If I accelerated a train to a relativistic speed I would observe a contraction of its length.

But if I accelerate two electrons (or atoms) independently at the same rate I do not observe the distance between them to reduce at all from what it was when they were moving slowly. (Picture two separate Linacs aligned on the same axis, their electrons will not affect one another, otherwise Linacs in different hospitals would be pulling each other's electrons out of their guides!)

Why the two different results? Because the atoms in the train are in a lattice. If you try to accelerate the front of the train independently of the back you will rip it in half. But an observer who is already moving the same direction as the train would claim the front started first, and that's why it ripped in half; no paradox. But the train will rip in half.

 

[granpa]

when an objects moves it really does contract or at least it occupies less space (same thing?). but to that object the rest of the universe appears to be moving and therefore contracted. did the universe contract just because this one object moved? of course not.

- [PROBLEM SET]
(1) In the length-contraction excerpt, what reason is given for why the train and the two separately accelerated electrons give different results?
(2) Please write a continuation of the length-contraction excerpt, beginning right after its last sentence.

- [DATA EXTRACTS]
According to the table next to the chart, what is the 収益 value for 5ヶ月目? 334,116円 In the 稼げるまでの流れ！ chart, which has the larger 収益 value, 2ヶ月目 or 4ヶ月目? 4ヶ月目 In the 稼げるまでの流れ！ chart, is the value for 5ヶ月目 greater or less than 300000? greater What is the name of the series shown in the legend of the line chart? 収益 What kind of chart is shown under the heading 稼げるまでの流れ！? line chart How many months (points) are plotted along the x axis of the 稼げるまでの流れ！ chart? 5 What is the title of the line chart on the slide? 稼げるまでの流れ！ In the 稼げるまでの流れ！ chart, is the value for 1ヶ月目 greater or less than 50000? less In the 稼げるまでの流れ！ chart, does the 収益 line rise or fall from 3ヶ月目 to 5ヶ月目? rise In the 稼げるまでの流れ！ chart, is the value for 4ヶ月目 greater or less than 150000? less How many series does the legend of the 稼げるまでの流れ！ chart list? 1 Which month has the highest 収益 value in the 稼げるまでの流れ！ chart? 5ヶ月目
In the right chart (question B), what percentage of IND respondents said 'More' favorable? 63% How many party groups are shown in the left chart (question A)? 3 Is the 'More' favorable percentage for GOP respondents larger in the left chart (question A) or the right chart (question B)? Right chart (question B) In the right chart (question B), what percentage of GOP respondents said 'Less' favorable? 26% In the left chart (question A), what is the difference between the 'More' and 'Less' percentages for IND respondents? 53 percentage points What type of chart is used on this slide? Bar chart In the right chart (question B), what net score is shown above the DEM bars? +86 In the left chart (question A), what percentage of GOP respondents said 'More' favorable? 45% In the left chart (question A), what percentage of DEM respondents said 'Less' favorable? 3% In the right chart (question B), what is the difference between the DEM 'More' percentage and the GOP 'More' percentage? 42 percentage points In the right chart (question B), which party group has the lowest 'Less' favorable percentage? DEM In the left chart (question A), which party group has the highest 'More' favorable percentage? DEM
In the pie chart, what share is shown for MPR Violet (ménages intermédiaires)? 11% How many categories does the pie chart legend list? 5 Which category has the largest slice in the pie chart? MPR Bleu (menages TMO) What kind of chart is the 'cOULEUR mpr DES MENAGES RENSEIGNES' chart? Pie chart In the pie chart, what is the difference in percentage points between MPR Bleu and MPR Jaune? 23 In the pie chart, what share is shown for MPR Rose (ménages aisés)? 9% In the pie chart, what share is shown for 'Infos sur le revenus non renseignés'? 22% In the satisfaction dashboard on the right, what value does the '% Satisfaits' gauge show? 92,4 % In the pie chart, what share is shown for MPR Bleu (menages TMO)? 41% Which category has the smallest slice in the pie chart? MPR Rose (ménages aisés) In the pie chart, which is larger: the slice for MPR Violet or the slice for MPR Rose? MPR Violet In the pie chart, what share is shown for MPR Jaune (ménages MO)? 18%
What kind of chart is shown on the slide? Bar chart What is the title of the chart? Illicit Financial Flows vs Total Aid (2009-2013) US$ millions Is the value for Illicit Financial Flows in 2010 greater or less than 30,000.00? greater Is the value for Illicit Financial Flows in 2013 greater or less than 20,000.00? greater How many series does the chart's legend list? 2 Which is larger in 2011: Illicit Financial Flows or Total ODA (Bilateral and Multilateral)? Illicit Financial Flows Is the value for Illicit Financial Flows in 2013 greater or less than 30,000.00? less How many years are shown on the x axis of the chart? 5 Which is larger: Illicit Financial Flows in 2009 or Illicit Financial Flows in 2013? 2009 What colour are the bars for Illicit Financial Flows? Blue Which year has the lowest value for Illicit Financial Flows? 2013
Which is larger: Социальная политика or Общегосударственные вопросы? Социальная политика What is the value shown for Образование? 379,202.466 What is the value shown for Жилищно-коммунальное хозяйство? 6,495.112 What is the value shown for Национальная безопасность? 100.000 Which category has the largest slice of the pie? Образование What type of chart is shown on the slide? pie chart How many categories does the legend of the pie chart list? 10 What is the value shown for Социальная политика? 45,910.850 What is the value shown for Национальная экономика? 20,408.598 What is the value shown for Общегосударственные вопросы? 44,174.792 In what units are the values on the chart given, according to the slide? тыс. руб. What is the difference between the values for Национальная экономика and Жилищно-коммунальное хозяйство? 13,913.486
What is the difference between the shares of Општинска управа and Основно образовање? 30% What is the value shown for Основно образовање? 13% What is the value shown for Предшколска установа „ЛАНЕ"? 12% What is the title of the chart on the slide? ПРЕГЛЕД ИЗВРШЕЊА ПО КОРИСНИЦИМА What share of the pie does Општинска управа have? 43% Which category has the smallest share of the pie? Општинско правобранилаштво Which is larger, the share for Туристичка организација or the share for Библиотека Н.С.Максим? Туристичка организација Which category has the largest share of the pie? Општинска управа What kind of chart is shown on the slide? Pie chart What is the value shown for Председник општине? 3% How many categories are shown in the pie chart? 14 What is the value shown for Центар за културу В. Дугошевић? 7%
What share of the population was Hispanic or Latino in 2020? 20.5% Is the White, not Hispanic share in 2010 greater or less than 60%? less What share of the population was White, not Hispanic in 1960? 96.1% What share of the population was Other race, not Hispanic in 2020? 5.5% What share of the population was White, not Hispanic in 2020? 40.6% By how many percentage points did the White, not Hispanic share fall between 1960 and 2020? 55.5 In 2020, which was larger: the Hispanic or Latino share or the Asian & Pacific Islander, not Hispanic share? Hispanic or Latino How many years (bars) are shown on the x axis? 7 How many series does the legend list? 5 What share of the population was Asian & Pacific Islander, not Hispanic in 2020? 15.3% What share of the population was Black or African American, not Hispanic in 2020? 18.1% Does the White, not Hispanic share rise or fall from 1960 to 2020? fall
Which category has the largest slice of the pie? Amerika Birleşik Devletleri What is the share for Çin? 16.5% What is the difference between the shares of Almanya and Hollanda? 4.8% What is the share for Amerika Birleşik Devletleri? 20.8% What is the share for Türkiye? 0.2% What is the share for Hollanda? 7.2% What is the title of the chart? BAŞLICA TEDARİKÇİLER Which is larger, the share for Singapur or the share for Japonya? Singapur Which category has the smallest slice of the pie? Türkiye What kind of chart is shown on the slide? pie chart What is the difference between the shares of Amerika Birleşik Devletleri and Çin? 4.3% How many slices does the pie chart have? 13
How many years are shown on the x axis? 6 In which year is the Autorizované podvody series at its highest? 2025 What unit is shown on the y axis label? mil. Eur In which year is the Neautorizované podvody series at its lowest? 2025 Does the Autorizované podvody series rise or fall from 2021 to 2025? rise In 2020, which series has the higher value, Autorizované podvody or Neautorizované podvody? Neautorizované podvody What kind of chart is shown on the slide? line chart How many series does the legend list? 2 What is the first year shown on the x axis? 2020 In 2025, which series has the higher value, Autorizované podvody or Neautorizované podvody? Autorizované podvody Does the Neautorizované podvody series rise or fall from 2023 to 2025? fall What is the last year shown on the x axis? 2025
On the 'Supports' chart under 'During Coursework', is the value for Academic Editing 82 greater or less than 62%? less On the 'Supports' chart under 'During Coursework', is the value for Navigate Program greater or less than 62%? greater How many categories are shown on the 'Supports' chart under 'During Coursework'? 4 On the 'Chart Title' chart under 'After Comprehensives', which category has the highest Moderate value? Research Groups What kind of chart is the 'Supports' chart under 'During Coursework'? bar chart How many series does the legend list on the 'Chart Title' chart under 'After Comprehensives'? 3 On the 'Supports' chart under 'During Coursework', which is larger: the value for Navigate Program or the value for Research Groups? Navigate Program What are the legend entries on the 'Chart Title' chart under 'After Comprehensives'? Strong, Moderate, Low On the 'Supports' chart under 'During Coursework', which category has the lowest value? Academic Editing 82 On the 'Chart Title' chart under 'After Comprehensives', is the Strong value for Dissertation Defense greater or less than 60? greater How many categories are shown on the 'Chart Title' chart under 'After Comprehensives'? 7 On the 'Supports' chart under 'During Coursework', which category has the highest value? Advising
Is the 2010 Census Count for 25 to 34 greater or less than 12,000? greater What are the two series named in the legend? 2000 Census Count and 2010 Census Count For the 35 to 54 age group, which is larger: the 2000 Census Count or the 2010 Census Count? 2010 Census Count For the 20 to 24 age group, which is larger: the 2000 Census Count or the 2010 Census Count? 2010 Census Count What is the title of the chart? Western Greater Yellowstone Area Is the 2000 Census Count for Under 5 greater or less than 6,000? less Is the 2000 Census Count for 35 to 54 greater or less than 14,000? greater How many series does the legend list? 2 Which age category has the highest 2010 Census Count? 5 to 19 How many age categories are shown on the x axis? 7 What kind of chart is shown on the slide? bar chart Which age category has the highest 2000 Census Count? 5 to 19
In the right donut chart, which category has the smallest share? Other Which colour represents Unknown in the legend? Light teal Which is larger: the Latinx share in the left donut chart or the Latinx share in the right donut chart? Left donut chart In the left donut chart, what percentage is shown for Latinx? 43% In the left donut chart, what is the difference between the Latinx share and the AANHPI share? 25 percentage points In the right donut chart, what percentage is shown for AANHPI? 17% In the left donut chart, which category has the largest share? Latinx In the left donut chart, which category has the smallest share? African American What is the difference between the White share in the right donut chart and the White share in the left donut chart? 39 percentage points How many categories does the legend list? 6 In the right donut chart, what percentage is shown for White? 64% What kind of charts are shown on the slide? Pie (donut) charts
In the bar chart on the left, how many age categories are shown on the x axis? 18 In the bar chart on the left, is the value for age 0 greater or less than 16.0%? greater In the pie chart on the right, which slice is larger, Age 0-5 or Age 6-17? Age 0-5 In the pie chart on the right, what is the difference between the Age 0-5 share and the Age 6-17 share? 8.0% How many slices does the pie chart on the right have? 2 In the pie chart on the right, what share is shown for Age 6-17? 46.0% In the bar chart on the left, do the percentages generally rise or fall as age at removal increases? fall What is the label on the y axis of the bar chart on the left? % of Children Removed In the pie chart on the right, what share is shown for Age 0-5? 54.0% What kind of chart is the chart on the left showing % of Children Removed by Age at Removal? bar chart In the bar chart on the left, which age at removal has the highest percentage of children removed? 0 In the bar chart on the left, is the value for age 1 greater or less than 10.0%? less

- [ANSWERS GIVEN]
(1) The atoms in the train are in a lattice.

(2)
the length of an object is the distance between the front and back at one instantaneous moment. imagine that the object is moving past a line of stationary, perfectly synchronized clocks. since, to the moving object, the clocks APPEAR (even after compensating for light travel time) to be out of synch, the line of clocks will also appear to be shorter.

so length contraction is both real and illusory. the moving object really contracts. while everything else only appears to the moving object to contract.

this is similar to the twin paradox where only one of the twin actually ages less even though it appears as though both are time dilated.

 

[matheinste]

Hello granpa.

--------- contraction is both real and illusory. the moving object really contracts. while everything else only appears to the moving object to contract.---------


Length contraction, like time dilation in SR is symmetric. Both observers in relative motion see length contract and time dilate in the other frame. In their own frame of course they see nothing change.

Matheinste.



-----so length contraction is both real and illusory. the moving object really contracts. while everything else only appears to the moving object to contract.-----

 

[granpa]

thats what i said

 

[matheinste]

Hello granpa.

I messed up the last post. The bottom line should not be there i was just pointing out that you were wrong by quoting your words.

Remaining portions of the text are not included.